* What needs to be done:
Down to the last line, reproduce the records exactly.

[Source records]
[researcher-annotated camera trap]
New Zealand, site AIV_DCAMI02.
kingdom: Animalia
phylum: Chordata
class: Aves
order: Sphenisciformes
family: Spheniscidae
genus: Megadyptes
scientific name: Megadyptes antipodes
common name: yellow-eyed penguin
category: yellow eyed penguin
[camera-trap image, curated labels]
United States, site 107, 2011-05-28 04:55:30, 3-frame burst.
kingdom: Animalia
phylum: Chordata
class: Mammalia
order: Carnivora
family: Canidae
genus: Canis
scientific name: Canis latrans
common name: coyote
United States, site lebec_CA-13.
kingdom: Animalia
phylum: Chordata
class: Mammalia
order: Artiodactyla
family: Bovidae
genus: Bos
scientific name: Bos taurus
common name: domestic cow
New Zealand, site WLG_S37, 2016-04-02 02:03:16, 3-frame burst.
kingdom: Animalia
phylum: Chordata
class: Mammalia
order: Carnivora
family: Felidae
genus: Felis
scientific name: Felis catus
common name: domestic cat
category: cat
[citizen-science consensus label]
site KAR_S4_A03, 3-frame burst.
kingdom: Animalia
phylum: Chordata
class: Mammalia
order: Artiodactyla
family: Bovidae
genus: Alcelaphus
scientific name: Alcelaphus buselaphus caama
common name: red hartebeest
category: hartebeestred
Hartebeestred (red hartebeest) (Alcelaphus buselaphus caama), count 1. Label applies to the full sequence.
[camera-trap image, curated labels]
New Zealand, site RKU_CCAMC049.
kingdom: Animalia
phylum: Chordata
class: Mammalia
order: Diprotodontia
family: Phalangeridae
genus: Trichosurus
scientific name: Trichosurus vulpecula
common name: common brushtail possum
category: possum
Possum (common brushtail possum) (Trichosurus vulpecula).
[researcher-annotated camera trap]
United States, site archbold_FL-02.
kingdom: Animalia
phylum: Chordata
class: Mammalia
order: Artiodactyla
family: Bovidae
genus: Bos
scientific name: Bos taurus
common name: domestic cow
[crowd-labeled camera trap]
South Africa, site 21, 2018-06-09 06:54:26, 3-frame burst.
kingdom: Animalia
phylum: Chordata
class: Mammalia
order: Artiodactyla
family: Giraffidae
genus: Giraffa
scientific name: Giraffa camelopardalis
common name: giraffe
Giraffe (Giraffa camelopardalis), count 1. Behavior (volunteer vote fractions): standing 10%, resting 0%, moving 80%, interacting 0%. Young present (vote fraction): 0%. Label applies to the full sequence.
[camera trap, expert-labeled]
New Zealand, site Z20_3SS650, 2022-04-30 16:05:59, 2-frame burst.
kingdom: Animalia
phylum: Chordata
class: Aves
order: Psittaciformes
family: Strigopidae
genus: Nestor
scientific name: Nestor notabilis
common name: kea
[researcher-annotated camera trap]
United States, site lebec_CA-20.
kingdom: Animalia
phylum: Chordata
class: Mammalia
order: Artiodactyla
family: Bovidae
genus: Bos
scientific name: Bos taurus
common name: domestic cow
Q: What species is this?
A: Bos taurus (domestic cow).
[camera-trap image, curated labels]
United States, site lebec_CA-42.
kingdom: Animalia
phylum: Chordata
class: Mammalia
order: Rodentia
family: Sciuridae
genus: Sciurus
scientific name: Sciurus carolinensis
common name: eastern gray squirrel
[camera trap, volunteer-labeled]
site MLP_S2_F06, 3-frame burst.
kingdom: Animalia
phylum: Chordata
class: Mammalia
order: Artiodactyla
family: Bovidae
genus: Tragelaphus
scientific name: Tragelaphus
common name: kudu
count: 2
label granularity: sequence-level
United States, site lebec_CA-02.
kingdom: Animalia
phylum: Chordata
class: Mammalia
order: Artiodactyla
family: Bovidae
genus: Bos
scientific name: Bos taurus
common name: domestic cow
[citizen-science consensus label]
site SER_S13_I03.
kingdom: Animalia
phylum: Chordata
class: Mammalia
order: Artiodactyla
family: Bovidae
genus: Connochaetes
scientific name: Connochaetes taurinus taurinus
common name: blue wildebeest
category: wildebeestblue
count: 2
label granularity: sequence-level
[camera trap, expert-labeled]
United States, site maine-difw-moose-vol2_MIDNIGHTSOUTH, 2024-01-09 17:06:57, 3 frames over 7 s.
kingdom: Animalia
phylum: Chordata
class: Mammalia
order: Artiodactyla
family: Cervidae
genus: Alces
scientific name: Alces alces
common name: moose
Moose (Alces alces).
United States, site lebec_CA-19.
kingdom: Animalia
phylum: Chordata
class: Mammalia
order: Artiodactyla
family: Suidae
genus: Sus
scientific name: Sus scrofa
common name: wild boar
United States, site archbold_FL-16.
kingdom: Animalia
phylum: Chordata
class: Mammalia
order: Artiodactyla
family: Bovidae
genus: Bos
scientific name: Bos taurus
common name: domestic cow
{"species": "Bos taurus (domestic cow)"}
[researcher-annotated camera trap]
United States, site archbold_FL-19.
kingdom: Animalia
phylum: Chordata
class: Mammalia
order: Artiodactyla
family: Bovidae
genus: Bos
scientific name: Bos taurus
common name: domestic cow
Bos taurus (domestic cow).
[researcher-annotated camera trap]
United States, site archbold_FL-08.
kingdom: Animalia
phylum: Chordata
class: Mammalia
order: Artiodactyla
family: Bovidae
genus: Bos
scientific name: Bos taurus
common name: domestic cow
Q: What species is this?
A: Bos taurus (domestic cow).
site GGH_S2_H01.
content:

* Answer section:
[researcher-annotated camera trap]
New Zealand, site AIV_DCAMI02.
kingdom: Animalia
phylum: Chordata
class: Aves
order: Sphenisciformes
family: Spheniscidae
genus: Megadyptes
scientific name: Megadyptes antipodes
common name: yellow-eyed penguin
category: yellow eyed penguin
[camera-trap image, curated labels]
United States, site 107, 2011-05-28 04:55:30, 3-frame burst.
kingdom: Animalia
phylum: Chordata
class: Mammalia
order: Carnivora
family: Canidae
genus: Canis
scientific name: Canis latrans
common name: coyote
United States, site lebec_CA-13.
kingdom: Animalia
phylum: Chordata
class: Mammalia
order: Artiodactyla
family: Bovidae
genus: Bos
scientific name: Bos taurus
common name: domestic cow
New Zealand, site WLG_S37, 2016-04-02 02:03:16, 3-frame burst.
kingdom: Animalia
phylum: Chordata
class: Mammalia
order: Carnivora
family: Felidae
genus: Felis
scientific name: Felis catus
common name: domestic cat
category: cat
[citizen-science consensus label]
site KAR_S4_A03, 3-frame burst.
kingdom: Animalia
phylum: Chordata
class: Mammalia
order: Artiodactyla
family: Bovidae
genus: Alcelaphus
scientific name: Alcelaphus buselaphus caama
common name: red hartebeest
category: hartebeestred
Hartebeestred (red hartebeest) (Alcelaphus buselaphus caama), count 1. Label applies to the full sequence.
[camera-trap image, curated labels]
New Zealand, site RKU_CCAMC049.
kingdom: Animalia
phylum: Chordata
class: Mammalia
order: Diprotodontia
family: Phalangeridae
genus: Trichosurus
scientific name: Trichosurus vulpecula
common name: common brushtail possum
category: possum
Possum (common brushtail possum) (Trichosurus vulpecula).
[researcher-annotated camera trap]
United States, site archbold_FL-02.
kingdom: Animalia
phylum: Chordata
class: Mammalia
order: Artiodactyla
family: Bovidae
genus: Bos
scientific name: Bos taurus
common name: domestic cow
[crowd-labeled camera trap]
South Africa, site 21, 2018-06-09 06:54:26, 3-frame burst.
kingdom: Animalia
phylum: Chordata
class: Mammalia
order: Artiodactyla
family: Giraffidae
genus: Giraffa
scientific name: Giraffa camelopardalis
common name: giraffe
Giraffe (Giraffa camelopardalis), count 1. Behavior (volunteer vote fractions): standing 10%, resting 0%, moving 80%, interacting 0%. Young present (vote fraction): 0%. Label applies to the full sequence.
[camera trap, expert-labeled]
New Zealand, site Z20_3SS650, 2022-04-30 16:05:59, 2-frame burst.
kingdom: Animalia
phylum: Chordata
class: Aves
order: Psittaciformes
family: Strigopidae
genus: Nestor
scientific name: Nestor notabilis
common name: kea
[researcher-annotated camera trap]
United States, site lebec_CA-20.
kingdom: Animalia
phylum: Chordata
class: Mammalia
order: Artiodactyla
family: Bovidae
genus: Bos
scientific name: Bos taurus
common name: domestic cow
Q: What species is this?
A: Bos taurus (domestic cow).
[camera-trap image, curated labels]
United States, site lebec_CA-42.
kingdom: Animalia
phylum: Chordata
class: Mammalia
order: Rodentia
family: Sciuridae
genus: Sciurus
scientific name: Sciurus carolinensis
common name: eastern gray squirrel
[camera trap, volunteer-labeled]
site MLP_S2_F06, 3-frame burst.
kingdom: Animalia
phylum: Chordata
class: Mammalia
order: Artiodactyla
family: Bovidae
genus: Tragelaphus
scientific name: Tragelaphus
common name: kudu
count: 2
label granularity: sequence-level
United States, site lebec_CA-02.
kingdom: Animalia
phylum: Chordata
class: Mammalia
order: Artiodactyla
family: Bovidae
genus: Bos
scientific name: Bos taurus
common name: domestic cow
[citizen-science consensus label]
site SER_S13_I03.
kingdom: Animalia
phylum: Chordata
class: Mammalia
order: Artiodactyla
family: Bovidae
genus: Connochaetes
scientific name: Connochaetes taurinus taurinus
common name: blue wildebeest
category: wildebeestblue
count: 2
label granularity: sequence-level
[camera trap, expert-labeled]
United States, site maine-difw-moose-vol2_MIDNIGHTSOUTH, 2024-01-09 17:06:57, 3 frames over 7 s.
kingdom: Animalia
phylum: Chordata
class: Mammalia
order: Artiodactyla
family: Cervidae
genus: Alces
scientific name: Alces alces
common name: moose
Moose (Alces alces).
United States, site lebec_CA-19.
kingdom: Animalia
phylum: Chordata
class: Mammalia
order: Artiodactyla
family: Suidae
genus: Sus
scientific name: Sus scrofa
common name: wild boar
United States, site archbold_FL-16.
kingdom: Animalia
phylum: Chordata
class: Mammalia
order: Artiodactyla
family: Bovidae
genus: Bos
scientific name: Bos taurus
common name: domestic cow
{"species": "Bos taurus (domestic cow)"}
[researcher-annotated camera trap]
United States, site archbold_FL-19.
kingdom: Animalia
phylum: Chordata
class: Mammalia
order: Artiodactyla
family: Bovidae
genus: Bos
scientific name: Bos taurus
common name: domestic cow
Bos taurus (domestic cow).
[researcher-annotated camera trap]
United States, site archbold_FL-08.
kingdom: Animalia
phylum: Chordata
class: Mammalia
order: Artiodactyla
family: Bovidae
genus: Bos
scientific name: Bos taurus
common name: domestic cow
Q: What species is this?
A: Bos taurus (domestic cow).
site GGH_S2_H01.
content:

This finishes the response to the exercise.